Written task:
Format the data below as a JSON list of strings with one string per line and no blank lines. Begin at the line that has "At what remove" and stop after the last line of the data, leaving the pictures out.

Data supplied:
--- Start ---
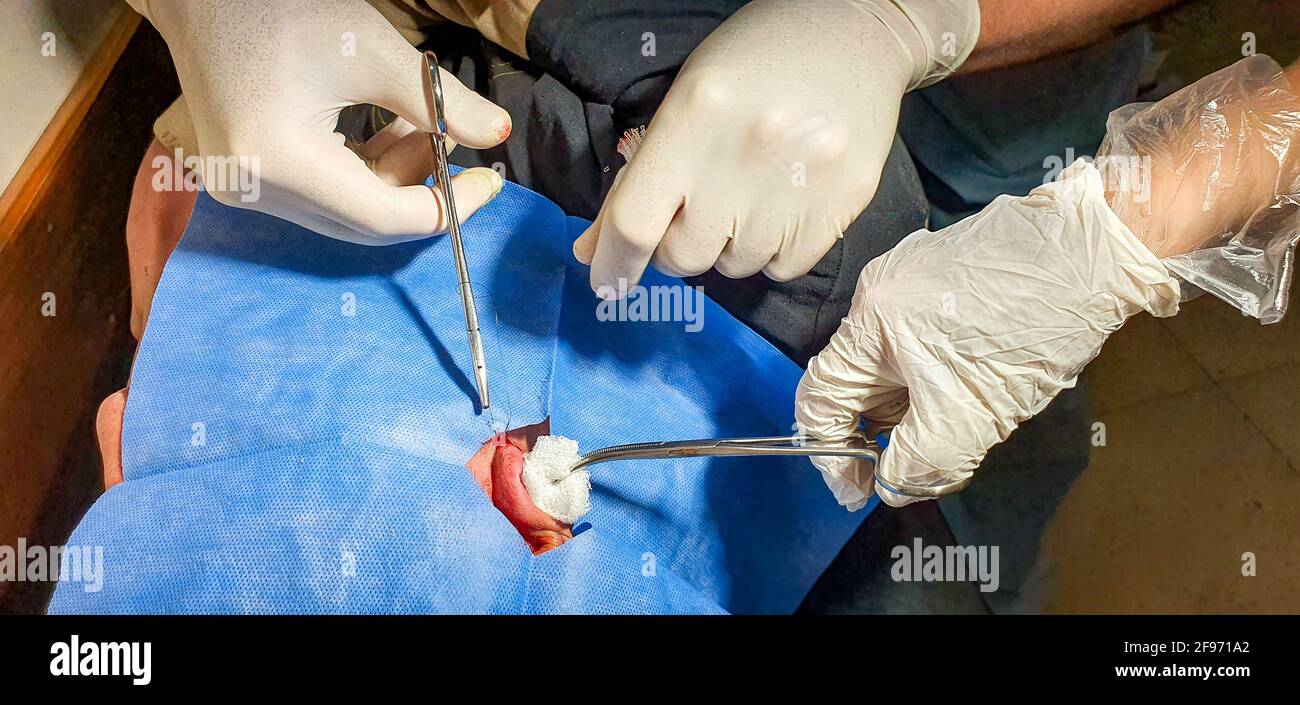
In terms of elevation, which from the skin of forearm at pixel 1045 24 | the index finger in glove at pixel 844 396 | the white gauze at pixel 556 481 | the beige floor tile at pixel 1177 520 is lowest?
the beige floor tile at pixel 1177 520

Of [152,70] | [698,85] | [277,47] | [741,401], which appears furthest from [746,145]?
[152,70]

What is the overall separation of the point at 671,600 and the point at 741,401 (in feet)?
0.85

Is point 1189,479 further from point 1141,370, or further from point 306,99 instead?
point 306,99

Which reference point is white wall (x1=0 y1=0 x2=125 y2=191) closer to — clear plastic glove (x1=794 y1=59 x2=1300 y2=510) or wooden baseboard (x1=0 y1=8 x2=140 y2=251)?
wooden baseboard (x1=0 y1=8 x2=140 y2=251)

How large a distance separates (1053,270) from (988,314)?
7cm

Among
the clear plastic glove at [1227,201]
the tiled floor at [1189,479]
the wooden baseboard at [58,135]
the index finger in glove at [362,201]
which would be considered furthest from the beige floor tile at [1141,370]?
the wooden baseboard at [58,135]

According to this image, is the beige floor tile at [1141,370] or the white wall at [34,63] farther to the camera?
the beige floor tile at [1141,370]

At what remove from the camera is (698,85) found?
0.75m

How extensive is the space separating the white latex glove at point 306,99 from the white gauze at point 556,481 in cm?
28

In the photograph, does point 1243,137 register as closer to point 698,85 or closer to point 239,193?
point 698,85

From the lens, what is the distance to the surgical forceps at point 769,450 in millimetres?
791

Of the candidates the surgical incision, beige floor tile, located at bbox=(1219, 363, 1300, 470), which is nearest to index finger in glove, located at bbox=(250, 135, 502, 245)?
the surgical incision

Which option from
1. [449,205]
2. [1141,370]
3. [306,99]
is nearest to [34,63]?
[306,99]

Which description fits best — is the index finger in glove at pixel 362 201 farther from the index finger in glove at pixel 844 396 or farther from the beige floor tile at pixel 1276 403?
the beige floor tile at pixel 1276 403
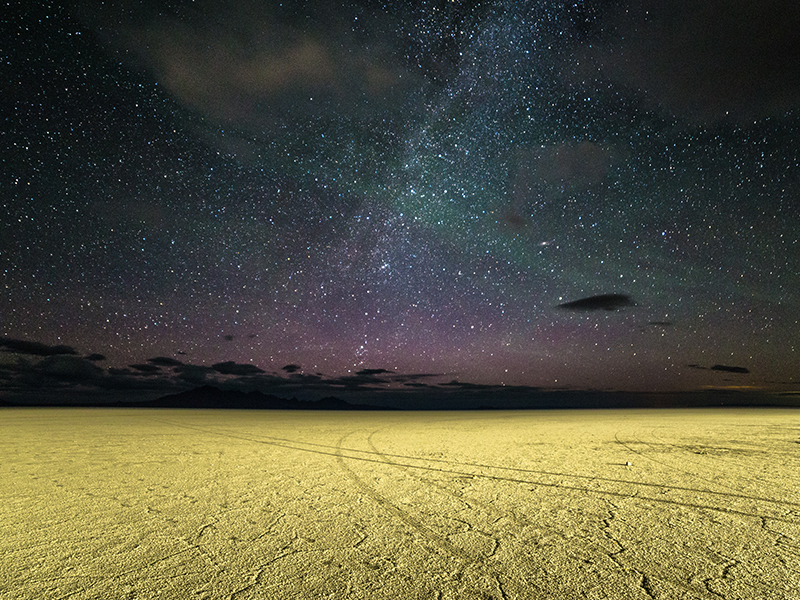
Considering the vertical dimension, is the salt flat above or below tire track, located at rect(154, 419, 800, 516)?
above

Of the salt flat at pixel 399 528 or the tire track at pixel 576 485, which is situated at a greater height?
--- End ---
Solution to the problem:
[
  "At what remove from the camera is (698,85) found?",
  "0.75m",
  "How extensive is the space separating the white latex glove at point 306,99 from the white gauze at point 556,481 in cm?",
  "28",
  "In the photograph, does point 1243,137 register as closer to point 698,85 or closer to point 239,193?",
  "point 698,85",
  "From the lens, what is the distance to the surgical forceps at point 769,450 in millimetres?",
  "791",
  "Of the candidates the surgical incision, beige floor tile, located at bbox=(1219, 363, 1300, 470), which is nearest to index finger in glove, located at bbox=(250, 135, 502, 245)?",
  "the surgical incision",
  "Which option from",
  "1. [449,205]",
  "2. [1141,370]",
  "3. [306,99]",
  "is nearest to [34,63]?",
  "[306,99]",
  "Which description fits best — is the index finger in glove at pixel 362 201 farther from the index finger in glove at pixel 844 396 or farther from the beige floor tile at pixel 1276 403?",
  "the beige floor tile at pixel 1276 403",
  "Considering the vertical dimension, is the salt flat above or below tire track, located at rect(154, 419, 800, 516)?",
  "above",
  "Of the salt flat at pixel 399 528 or the tire track at pixel 576 485, which is situated at a greater height?"
]